Directions for this task: Find the line that contains "Is (274,218) found" in the entries below. Output it and each later line exactly, and nothing else.

[Excerpts from a spatial dataset]
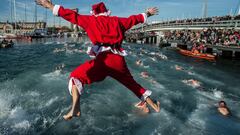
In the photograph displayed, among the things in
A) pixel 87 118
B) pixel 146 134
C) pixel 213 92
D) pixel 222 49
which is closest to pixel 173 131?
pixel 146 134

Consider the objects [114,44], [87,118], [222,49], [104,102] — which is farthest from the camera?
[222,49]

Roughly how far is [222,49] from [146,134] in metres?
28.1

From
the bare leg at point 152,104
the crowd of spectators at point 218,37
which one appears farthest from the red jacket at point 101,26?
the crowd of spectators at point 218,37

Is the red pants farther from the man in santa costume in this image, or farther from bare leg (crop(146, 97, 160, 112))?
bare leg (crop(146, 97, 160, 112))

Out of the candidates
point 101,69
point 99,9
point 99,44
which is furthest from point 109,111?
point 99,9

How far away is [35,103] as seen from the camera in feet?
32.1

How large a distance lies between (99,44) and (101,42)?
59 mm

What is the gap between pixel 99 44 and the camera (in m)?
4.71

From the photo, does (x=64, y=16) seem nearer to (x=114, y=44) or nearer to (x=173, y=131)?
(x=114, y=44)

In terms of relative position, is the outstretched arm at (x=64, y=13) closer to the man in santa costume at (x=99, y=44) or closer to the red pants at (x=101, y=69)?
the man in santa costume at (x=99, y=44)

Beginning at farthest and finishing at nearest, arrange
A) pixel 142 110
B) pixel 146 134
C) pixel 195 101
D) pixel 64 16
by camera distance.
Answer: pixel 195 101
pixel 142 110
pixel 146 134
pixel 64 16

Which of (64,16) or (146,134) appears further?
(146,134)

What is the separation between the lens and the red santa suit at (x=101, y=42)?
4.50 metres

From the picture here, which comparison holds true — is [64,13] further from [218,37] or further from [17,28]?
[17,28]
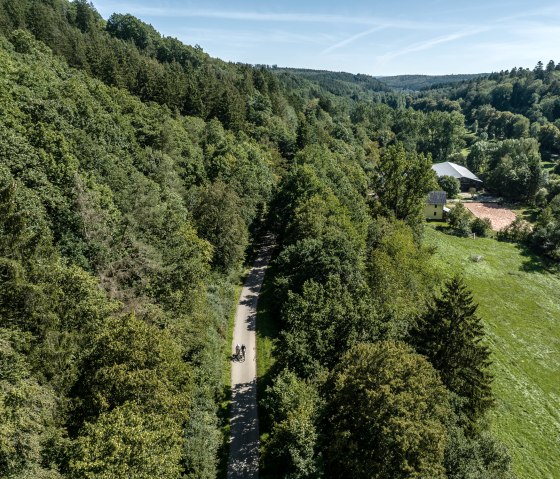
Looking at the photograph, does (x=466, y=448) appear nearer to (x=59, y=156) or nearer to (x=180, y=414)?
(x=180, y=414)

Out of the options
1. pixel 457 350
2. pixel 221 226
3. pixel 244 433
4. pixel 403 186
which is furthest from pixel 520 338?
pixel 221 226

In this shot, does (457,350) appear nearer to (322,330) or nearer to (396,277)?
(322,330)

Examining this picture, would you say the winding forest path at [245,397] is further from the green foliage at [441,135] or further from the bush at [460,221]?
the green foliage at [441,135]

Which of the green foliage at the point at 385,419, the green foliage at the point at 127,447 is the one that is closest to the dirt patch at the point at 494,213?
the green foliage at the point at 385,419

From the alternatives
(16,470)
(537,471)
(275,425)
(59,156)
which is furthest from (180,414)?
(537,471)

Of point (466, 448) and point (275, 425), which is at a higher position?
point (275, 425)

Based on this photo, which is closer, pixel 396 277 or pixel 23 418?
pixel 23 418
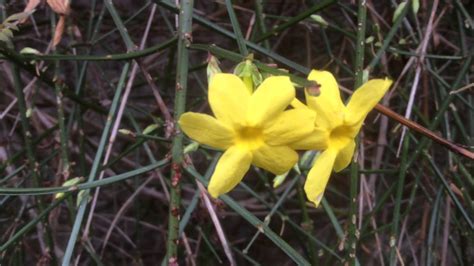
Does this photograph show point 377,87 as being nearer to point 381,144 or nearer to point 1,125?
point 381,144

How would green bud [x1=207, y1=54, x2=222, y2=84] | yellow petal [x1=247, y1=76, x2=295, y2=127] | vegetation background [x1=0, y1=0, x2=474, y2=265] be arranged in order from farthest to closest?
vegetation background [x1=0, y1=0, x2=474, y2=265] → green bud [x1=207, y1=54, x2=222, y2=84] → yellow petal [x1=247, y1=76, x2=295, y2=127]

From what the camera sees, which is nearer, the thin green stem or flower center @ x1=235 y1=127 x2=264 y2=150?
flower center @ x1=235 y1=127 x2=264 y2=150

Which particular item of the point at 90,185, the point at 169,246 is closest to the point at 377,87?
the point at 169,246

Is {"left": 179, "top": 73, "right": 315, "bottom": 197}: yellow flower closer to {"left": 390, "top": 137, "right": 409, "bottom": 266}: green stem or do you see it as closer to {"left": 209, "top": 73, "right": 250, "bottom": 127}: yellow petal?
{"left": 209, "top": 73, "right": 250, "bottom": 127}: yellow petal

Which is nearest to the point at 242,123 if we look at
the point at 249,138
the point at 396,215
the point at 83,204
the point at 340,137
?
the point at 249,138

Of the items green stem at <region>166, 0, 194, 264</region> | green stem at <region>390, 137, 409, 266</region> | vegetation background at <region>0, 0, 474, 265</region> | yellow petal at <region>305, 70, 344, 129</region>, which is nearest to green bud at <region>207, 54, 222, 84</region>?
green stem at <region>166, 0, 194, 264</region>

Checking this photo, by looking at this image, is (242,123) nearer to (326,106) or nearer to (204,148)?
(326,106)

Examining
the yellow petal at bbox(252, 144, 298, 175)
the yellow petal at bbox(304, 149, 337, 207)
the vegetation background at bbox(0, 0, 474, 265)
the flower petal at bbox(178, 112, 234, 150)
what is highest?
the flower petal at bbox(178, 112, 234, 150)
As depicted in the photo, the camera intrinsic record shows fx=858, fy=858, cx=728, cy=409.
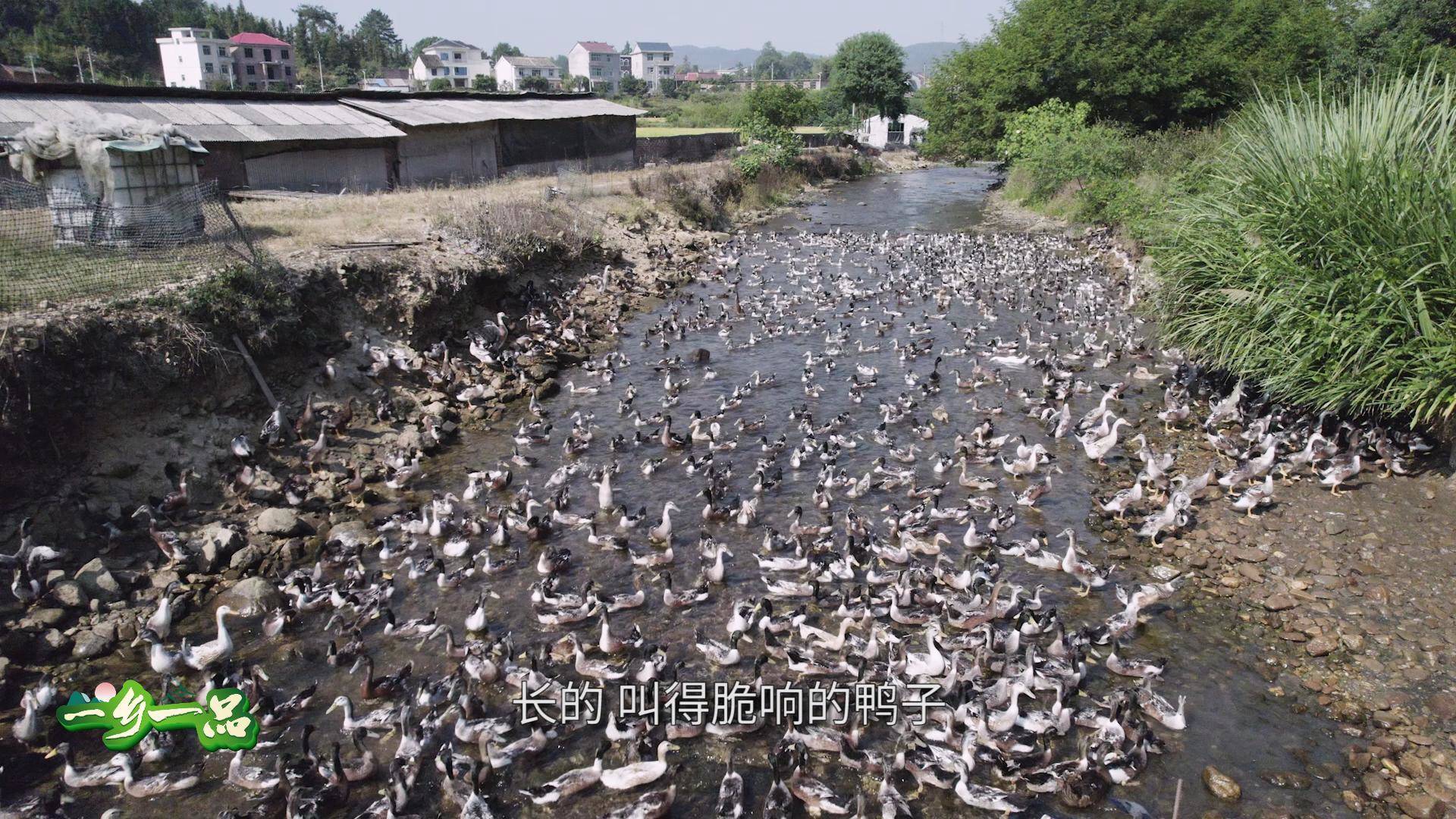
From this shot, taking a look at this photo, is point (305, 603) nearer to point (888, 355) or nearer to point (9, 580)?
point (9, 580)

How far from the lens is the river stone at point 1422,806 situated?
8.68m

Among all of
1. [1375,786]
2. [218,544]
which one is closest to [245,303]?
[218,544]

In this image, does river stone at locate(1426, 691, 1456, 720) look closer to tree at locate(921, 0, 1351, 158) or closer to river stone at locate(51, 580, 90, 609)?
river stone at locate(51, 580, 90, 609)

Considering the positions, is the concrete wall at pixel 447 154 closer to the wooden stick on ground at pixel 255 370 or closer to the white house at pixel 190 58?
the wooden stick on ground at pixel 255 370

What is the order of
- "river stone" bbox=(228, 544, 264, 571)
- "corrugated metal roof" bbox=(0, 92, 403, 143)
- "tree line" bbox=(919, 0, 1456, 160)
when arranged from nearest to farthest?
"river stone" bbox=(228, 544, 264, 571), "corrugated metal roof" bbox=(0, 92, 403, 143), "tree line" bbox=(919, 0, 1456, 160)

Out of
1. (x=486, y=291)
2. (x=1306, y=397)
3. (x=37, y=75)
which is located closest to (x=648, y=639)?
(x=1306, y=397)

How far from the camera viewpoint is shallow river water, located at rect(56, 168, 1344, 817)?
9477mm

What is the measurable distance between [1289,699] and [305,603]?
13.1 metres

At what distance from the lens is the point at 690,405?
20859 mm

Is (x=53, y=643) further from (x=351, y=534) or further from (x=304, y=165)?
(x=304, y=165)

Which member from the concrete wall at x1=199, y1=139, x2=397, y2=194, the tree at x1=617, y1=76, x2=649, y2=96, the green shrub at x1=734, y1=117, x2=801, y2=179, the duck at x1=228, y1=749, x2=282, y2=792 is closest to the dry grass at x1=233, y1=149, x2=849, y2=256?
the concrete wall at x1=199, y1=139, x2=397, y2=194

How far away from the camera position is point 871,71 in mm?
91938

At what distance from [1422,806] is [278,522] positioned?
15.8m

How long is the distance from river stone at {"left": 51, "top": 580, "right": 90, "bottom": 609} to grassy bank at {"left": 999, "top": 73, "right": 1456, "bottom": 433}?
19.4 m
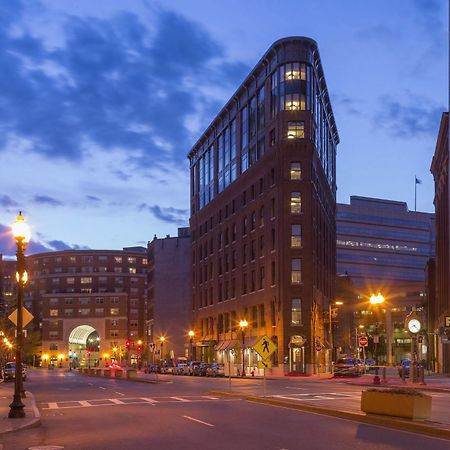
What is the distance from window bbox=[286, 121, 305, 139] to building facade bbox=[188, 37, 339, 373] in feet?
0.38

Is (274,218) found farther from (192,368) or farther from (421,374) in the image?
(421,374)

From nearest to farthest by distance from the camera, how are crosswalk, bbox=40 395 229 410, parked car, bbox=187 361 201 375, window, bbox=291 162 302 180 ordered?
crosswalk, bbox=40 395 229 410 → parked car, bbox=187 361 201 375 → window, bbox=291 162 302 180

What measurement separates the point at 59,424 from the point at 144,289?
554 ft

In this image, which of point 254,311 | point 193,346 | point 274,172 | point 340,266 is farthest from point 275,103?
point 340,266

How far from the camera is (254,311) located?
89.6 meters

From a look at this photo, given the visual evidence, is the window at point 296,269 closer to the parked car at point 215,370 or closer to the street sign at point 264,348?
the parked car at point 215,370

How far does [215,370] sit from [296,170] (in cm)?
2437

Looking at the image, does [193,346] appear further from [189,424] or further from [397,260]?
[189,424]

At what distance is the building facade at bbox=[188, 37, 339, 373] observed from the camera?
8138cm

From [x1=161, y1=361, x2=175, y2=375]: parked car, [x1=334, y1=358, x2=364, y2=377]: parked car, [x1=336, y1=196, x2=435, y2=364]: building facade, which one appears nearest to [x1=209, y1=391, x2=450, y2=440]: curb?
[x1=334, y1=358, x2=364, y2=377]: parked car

Solution to this task:
Is (274,218) found farther from (192,368) or farther from (421,374) in the image?
(421,374)

From nearest to farthest by distance from the camera, how are crosswalk, bbox=40 395 229 410, parked car, bbox=187 361 201 375, window, bbox=291 162 302 180 ordered?
crosswalk, bbox=40 395 229 410 → parked car, bbox=187 361 201 375 → window, bbox=291 162 302 180

What measurement separates the point at 59,424 from the point at 144,289?
554 ft

In this image, which of point 254,311 | point 193,346 | point 274,172 | point 340,266 is farthest from point 275,103?
point 340,266

How far from the camera is (254,311) located?
89.6 meters

From a look at this photo, given the visual evidence, is the window at point 296,269 closer to the parked car at point 215,370 or closer to the street sign at point 264,348?
the parked car at point 215,370

How far does [215,370] sit from [296,170] (in cm)?
2437

Looking at the image, does [193,346] appear further from [189,424] or further from [397,260]?
[189,424]

At what distance is the building facade at bbox=[188, 37, 339, 373] observed from the camera?
8138cm

From [x1=161, y1=361, x2=175, y2=375]: parked car, [x1=334, y1=358, x2=364, y2=377]: parked car, [x1=336, y1=196, x2=435, y2=364]: building facade, which one appears nearest to [x1=209, y1=391, x2=450, y2=440]: curb?
[x1=334, y1=358, x2=364, y2=377]: parked car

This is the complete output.